Given request: Rewrite all of the items below as one numbered list with a number on each line, and drop the blank lines.

(begin)

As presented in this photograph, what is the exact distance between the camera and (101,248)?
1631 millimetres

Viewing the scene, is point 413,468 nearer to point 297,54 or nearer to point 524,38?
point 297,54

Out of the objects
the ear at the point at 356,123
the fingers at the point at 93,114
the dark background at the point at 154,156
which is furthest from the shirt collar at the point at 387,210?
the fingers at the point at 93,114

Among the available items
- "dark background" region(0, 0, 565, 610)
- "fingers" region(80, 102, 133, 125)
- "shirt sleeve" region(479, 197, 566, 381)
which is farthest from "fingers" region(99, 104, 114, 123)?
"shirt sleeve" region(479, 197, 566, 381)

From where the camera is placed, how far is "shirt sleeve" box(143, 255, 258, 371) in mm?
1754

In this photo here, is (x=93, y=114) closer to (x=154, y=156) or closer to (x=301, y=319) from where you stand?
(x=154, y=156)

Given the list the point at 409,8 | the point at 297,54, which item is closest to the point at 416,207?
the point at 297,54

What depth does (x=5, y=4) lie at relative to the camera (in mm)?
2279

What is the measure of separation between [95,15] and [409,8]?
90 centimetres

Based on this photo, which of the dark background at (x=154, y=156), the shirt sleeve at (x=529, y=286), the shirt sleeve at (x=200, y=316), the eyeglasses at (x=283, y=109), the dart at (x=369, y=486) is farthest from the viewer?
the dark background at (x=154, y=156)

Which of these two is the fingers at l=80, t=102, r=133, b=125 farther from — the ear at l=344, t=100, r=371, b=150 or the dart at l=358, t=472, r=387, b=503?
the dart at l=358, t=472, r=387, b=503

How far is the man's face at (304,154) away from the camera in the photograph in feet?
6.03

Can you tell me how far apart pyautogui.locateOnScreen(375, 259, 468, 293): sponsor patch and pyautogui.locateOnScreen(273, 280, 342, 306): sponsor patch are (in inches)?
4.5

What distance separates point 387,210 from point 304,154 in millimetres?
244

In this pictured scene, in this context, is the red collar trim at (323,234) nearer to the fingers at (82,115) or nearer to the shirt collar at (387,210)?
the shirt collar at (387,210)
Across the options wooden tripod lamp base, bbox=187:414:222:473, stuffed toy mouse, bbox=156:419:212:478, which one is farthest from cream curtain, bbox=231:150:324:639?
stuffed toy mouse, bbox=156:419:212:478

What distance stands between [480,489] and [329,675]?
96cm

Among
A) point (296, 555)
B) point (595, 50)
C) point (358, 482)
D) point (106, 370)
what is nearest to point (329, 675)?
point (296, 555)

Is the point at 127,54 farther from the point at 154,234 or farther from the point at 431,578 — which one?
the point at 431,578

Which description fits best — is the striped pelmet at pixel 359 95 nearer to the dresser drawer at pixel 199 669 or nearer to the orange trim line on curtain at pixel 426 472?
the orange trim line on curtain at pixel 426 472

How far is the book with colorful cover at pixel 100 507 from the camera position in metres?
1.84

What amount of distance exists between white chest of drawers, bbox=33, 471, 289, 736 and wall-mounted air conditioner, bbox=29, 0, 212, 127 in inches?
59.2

(end)

Solution below:
1. As presented in this photograph, what is the exact distance between the camera and (101,248)?
2. 1631 millimetres
3. Viewing the scene, is point 413,468 nearer to point 297,54 or nearer to point 524,38?
4. point 297,54
5. Out of the objects
6. the ear at the point at 356,123
7. the fingers at the point at 93,114
8. the dark background at the point at 154,156
9. which is furthest from the shirt collar at the point at 387,210?
10. the fingers at the point at 93,114
11. Among the available items
12. - "dark background" region(0, 0, 565, 610)
13. - "fingers" region(80, 102, 133, 125)
14. - "shirt sleeve" region(479, 197, 566, 381)
15. which is farthest from "fingers" region(99, 104, 114, 123)?
16. "shirt sleeve" region(479, 197, 566, 381)
17. From where the camera is placed, how far is "shirt sleeve" box(143, 255, 258, 371) in mm?
18. 1754
19. In this photo here, is (x=93, y=114) closer to (x=154, y=156) or closer to (x=301, y=319) from where you stand?
20. (x=154, y=156)
21. Given the list the point at 409,8 | the point at 297,54, which item is closest to the point at 416,207?
22. the point at 297,54
23. What depth does (x=5, y=4) lie at relative to the camera (in mm)?
24. 2279
25. What is the measure of separation between [95,15] and [409,8]?
26. 90 centimetres
27. Based on this photo, which of the dark background at (x=154, y=156), the shirt sleeve at (x=529, y=286), the shirt sleeve at (x=200, y=316), the eyeglasses at (x=283, y=109), the dart at (x=369, y=486) is farthest from the viewer?
28. the dark background at (x=154, y=156)
29. Which of these two is the fingers at l=80, t=102, r=133, b=125 farther from — the ear at l=344, t=100, r=371, b=150 or the dart at l=358, t=472, r=387, b=503?
30. the dart at l=358, t=472, r=387, b=503
31. How far is the man's face at (304,154) away from the camera in the photograph in feet?
32. 6.03
33. Can you tell me how far apart pyautogui.locateOnScreen(375, 259, 468, 293): sponsor patch and pyautogui.locateOnScreen(273, 280, 342, 306): sponsor patch are (in inches)?
34. 4.5
35. What distance separates point 387,210 from point 304,154 in millimetres?
36. 244
37. In this pictured scene, in this context, is the red collar trim at (323,234) nearer to the fingers at (82,115) or nearer to the shirt collar at (387,210)?
38. the shirt collar at (387,210)
39. Across the options wooden tripod lamp base, bbox=187:414:222:473, stuffed toy mouse, bbox=156:419:212:478, which one is farthest from cream curtain, bbox=231:150:324:639?
40. stuffed toy mouse, bbox=156:419:212:478
41. What distance stands between [480,489] and [329,675]?
42. 96cm
43. Among
44. A) point (296, 555)
45. B) point (595, 50)
46. C) point (358, 482)
47. D) point (106, 370)
48. what is nearest to point (329, 675)?
49. point (296, 555)
50. Is the point at 127,54 farther from the point at 154,234 or farther from the point at 431,578 — which one?
51. the point at 431,578
52. Which description fits best — is the striped pelmet at pixel 359 95 nearer to the dresser drawer at pixel 199 669 or nearer to the orange trim line on curtain at pixel 426 472?
53. the orange trim line on curtain at pixel 426 472
54. How far is the book with colorful cover at pixel 100 507 from the camera position in metres?
55. 1.84
56. What amount of distance exists between white chest of drawers, bbox=33, 471, 289, 736 and wall-mounted air conditioner, bbox=29, 0, 212, 127 in inches?
57. 59.2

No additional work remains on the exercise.